• Excerpt provided:

========================================

This notebook serves as a comprehensive guide for preprocessing scripts commonly used in data analysis. The scripts provided here aim to facilitate various preprocessing tasks, ensuring data is clean and ready for analysis.


## Modules and Packages

This section outlines the necessary modules and packages required for the preprocessing tasks. Ensure that all these packages are installed in your environment.

- **eyelinkparser**: A package for parsing EyeLink data files.
- **datamatrix**: A library for working with data matrices, providing functionality for data manipulation and analysis.
- **fastnumbers**: A module for fast and safe conversion of strings to numbers.
- **numpy**: A fundamental package for numerical computations in Python.
- **scipy**: A library used for scientific and technical computing.
- **prettytable**: A module to create ASCII tables in Python.
- **openpyxl**: A library to read/write Excel 2010 xlsx/xlsm/xltx/xltm files.
- **json-tricks**: A library for handling JSON files with additional features.
- **tomlkit**: A library for TOML file parsing.
- **psutil**: A cross-platform library for accessing system details and process utilities.


In [None]:
# Install the eyelinkparser package which is used for parsing EyeLink data files.
!pip install eyelinkparser

## Data Loading

This section covers the steps required to load the data into the notebook.

In [None]:
# Datamatrix is also from Sebastiaan. You need a conveinient method to manage all your data...

from datamatrix import (
    plot,
    operations as ops,
    series as srs,
    functional as fnc,
    SeriesColumn,
)
from eyelinkparser import parse, defaulttraceprocessor
import numpy as np
from matplotlib import pyplot as plt
import matplotlib.font_manager

# This is a really helpfull library if you want to combine the use of R and Python.
%load_ext rpy2.ipython

## Declaring a function

The eyelinkparser needs info from you on what your trials look like. Therefore you need to write a function that reads in your trials and define its structure in there. Like this:

In [None]:
def my_preprocessor():
    
    dm = parse(
        traceprocessor = defaulttraceprocessor(
          blinkreconstruct = True,
          mode= 'advanced',
          downsample = None
        )

========================================

• Problem to work on: Copy the passage of the preprocessing notebook word for word, from "- **datamatrix**: A" up to and including "used for parsing EyeLink data files.".

[Source data]
========================================

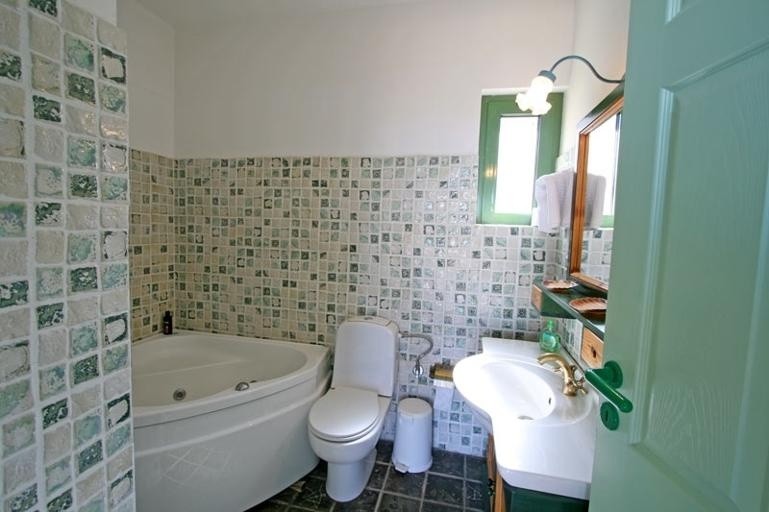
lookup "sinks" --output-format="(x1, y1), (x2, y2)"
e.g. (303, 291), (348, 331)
(452, 354), (592, 425)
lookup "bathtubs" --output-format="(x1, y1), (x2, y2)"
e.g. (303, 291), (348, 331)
(132, 329), (332, 512)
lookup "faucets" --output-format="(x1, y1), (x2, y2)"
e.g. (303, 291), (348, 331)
(538, 352), (577, 397)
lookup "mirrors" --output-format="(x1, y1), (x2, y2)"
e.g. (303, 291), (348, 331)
(565, 80), (623, 298)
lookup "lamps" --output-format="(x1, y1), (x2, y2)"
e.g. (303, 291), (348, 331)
(515, 52), (625, 119)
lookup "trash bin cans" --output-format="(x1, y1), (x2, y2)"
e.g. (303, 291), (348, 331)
(391, 398), (433, 474)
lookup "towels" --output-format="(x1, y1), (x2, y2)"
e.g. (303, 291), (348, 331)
(533, 169), (573, 234)
(583, 173), (606, 230)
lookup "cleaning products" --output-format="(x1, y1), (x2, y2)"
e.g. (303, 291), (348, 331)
(163, 311), (172, 334)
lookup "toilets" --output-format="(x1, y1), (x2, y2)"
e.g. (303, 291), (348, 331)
(308, 316), (399, 503)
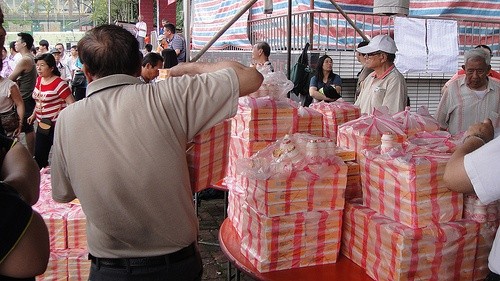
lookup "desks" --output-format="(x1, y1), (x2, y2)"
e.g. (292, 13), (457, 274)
(195, 180), (229, 247)
(218, 217), (375, 281)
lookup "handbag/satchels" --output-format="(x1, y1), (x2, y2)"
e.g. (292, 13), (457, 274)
(72, 73), (86, 87)
(0, 112), (19, 132)
(37, 119), (52, 135)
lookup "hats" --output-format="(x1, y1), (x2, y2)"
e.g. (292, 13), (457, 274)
(356, 34), (397, 54)
(50, 48), (61, 55)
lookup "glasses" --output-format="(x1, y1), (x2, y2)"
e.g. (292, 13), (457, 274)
(366, 51), (380, 58)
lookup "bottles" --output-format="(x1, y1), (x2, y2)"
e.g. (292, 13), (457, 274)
(474, 197), (488, 223)
(284, 139), (308, 170)
(327, 139), (336, 165)
(381, 130), (394, 156)
(306, 140), (319, 166)
(488, 199), (500, 222)
(286, 132), (329, 158)
(463, 194), (476, 219)
(317, 139), (328, 165)
(248, 63), (273, 98)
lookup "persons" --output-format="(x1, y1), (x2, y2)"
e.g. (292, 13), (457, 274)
(118, 14), (186, 84)
(434, 45), (500, 135)
(0, 6), (89, 281)
(445, 118), (500, 281)
(309, 55), (342, 103)
(250, 42), (274, 75)
(354, 35), (410, 114)
(51, 24), (264, 281)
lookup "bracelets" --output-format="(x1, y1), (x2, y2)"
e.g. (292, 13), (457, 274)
(462, 134), (487, 144)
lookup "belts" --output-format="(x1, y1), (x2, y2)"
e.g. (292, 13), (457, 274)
(91, 243), (198, 268)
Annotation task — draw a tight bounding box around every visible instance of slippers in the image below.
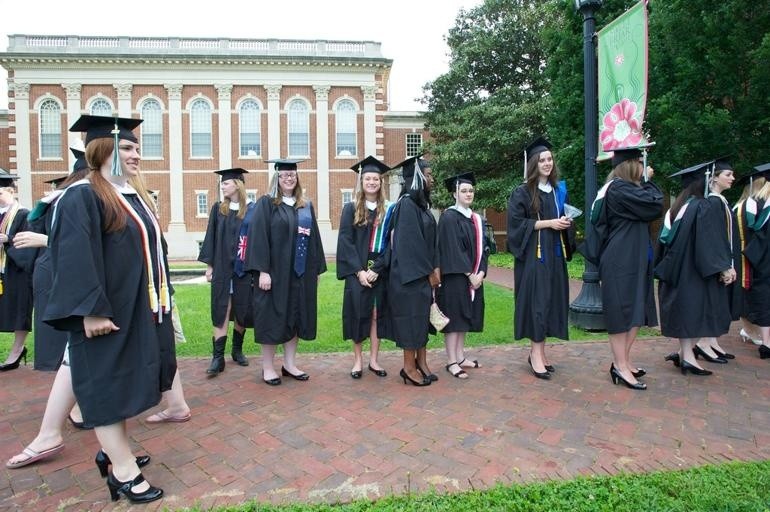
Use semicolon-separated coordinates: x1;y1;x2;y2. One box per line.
6;444;65;469
145;412;191;423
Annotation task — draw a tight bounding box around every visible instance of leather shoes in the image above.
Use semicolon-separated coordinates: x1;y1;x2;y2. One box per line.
68;415;94;429
369;363;387;377
282;366;310;380
350;371;362;379
528;355;554;379
262;369;281;385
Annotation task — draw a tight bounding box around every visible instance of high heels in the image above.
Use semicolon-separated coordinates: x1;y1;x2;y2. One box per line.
0;346;28;371
400;360;437;386
758;345;770;359
664;344;735;375
740;329;762;345
106;470;163;503
610;362;648;390
95;450;150;478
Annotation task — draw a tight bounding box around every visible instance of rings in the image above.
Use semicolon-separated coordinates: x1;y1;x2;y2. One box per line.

========================================

• Solution to the exercise:
- **datamatrix**: A library for working with data matrices, providing functionality for data manipulation and analysis.
- **fastnumbers**: A module for fast and safe conversion of strings to numbers.
- **numpy**: A fundamental package for numerical computations in Python.
- **scipy**: A library used for scientific and technical computing.
- **prettytable**: A module to create ASCII tables in Python.
- **openpyxl**: A library to read/write Excel 2010 xlsx/xlsm/xltx/xltm files.
- **json-tricks**: A library for handling JSON files with additional features.
- **tomlkit**: A library for TOML file parsing.
- **psutil**: A cross-platform library for accessing system details and process utilities.


In [None]:
# Install the eyelinkparser package which is used for parsing EyeLink data files.